Automatically constructing a working model, or theory, that explains a collection of real-world music examples has been called “a great intellectual challenge” with major repercussions Dubnov et al. (2003). As observed by Eigenfeldt et al. 2013; 2013a; 2013b, applying a machine learning algorithm to learn relationships among and rules of the music in a dataset (corpus) is in the most abstract sense automated meta-creation: a machine learns the “rules from which to generate new art” Eigenfeldt et al. (2014). This same sentiment is echoed in other domains, such as computer vision Dosovitskiy et al. (2014); Nguyen et al. (2015), written language Shannon and Weaver (1998); Ghedini et al. (2015), and the recent “zero resource speech challenge,”999http://www.lscp.net/persons/dupoux/bootphon/zerospeech2014/website in which a machine listening system must learn basic elements of spoken natural language, e.g., phonemes and words. In fact, the automatic modelling of music style is a pursuit far older and more successful in the symbolic domain than in the domain of audio signal processing Hiller and Isaacson (1959); Cope (1991); Roads (1996); Dubnov et al. (2003); Pachet (2003, 2011); Collins (2010); Argamon et al. (2010); Dubnov and Surges (2014); Eigenfeldt (2012); Eigenfeldt and Pasquier (2013b); Eigenfeldt (2013). One reason for the success of music style emulation in the symbolic domain is that notated music is automatically on a plane more meaningful than samples of an audio signal, or features derived from such basic representations. It is closer to “the musical surface” Dubnov et al. (2003); Dubnov and Surges (2014). In his work on the algorithmic emulation of electronic dance music, Eigenfeldt (2013) highlights some severe impediments arising from working with music audio recordings: reliability, interpretability, and usability. They found that the technologies offered so far by content-based music information retrieval do not yet provide suitably rich and meaningful representations from which a machine can learn about music. Eigenfeldt (2013) thus bypasses these problems by sacrificing scalability, and approaching the automated style modelling of electronic dance music in the symbolic domain by first transcribing by hand a corpus of dance music Eigenfeldt and Pasquier (2013b); Eigenfeldt (2013).

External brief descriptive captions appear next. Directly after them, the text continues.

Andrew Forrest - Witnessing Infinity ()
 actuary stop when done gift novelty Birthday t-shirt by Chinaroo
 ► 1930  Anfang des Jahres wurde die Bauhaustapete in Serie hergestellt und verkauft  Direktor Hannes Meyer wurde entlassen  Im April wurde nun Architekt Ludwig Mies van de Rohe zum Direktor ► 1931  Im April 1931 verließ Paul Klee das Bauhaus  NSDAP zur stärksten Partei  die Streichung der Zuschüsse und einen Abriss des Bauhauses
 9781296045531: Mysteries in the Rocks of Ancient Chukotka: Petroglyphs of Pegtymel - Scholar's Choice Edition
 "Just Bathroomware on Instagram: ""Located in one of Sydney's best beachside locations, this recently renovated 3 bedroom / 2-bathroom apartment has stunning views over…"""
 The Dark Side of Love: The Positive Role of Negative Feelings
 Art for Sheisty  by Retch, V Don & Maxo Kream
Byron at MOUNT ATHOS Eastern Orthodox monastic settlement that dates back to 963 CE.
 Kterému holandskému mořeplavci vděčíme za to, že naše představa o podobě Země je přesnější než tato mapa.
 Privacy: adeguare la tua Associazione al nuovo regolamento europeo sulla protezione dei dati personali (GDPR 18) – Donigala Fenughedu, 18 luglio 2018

Another reason why the pursuit of style detection, understanding, and emulation in the symbolic domain has seen substantial success whereas that in the audio domain has not is the relevance of evaluation practices in each domain. A relevant evaluation of success toward the pursuit of music understanding is how well a system can create “new art” that reflects its training Eigenfeldt et al. (2014). As with the “continuator” Pachet (2003) – where a computer agent “listens” to the performance of a musician, and then continues where the musician leaves off – the one being emulated becomes the judge. This is also the approach used by Dannenberg et al. (1997) in their music style recognition system, which sidesteps the thorny issue of having to define what is being emulated or recognised. Unfortunately, much research in developing music content analysis systems has approached the evaluation of such technologies in ways that, while convenient, widely accepted, and precise, are not relevant. In essence, the proof of good pudding is in its eating, not in the fact that its ingredients were precisely measured.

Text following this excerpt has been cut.